What the task asks
Take the line containing "借：材料采购 18,700 元，应缴增值税 3,060 元" and all lines after it to the end of the records, and output them exactly.

Supplied material
========
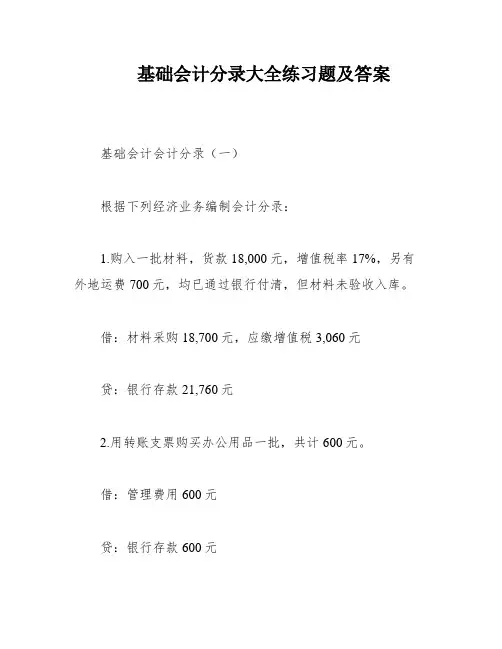 基础会计分录大全练习题及答案

基础会计会计分录（一）

根据下列经济业务编制会计分录：

1.购入一批材料，货款 18,000 元，增值税率 17%，另有外地运费 700 元，均已通过银行付清，但材料未验收入库。

借：材料采购 18,700 元，应缴增值税 3,060 元

贷：银行存款 21,760 元

2.用转账支票购买办公用品一批，共计 600 元。

借：管理费用 600 元

贷：银行存款 600 元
========
Your response
借：材料采购 18,700 元，应缴增值税 3,060 元

贷：银行存款 21,760 元

2.用转账支票购买办公用品一批，共计 600 元。

借：管理费用 600 元

贷：银行存款 600 元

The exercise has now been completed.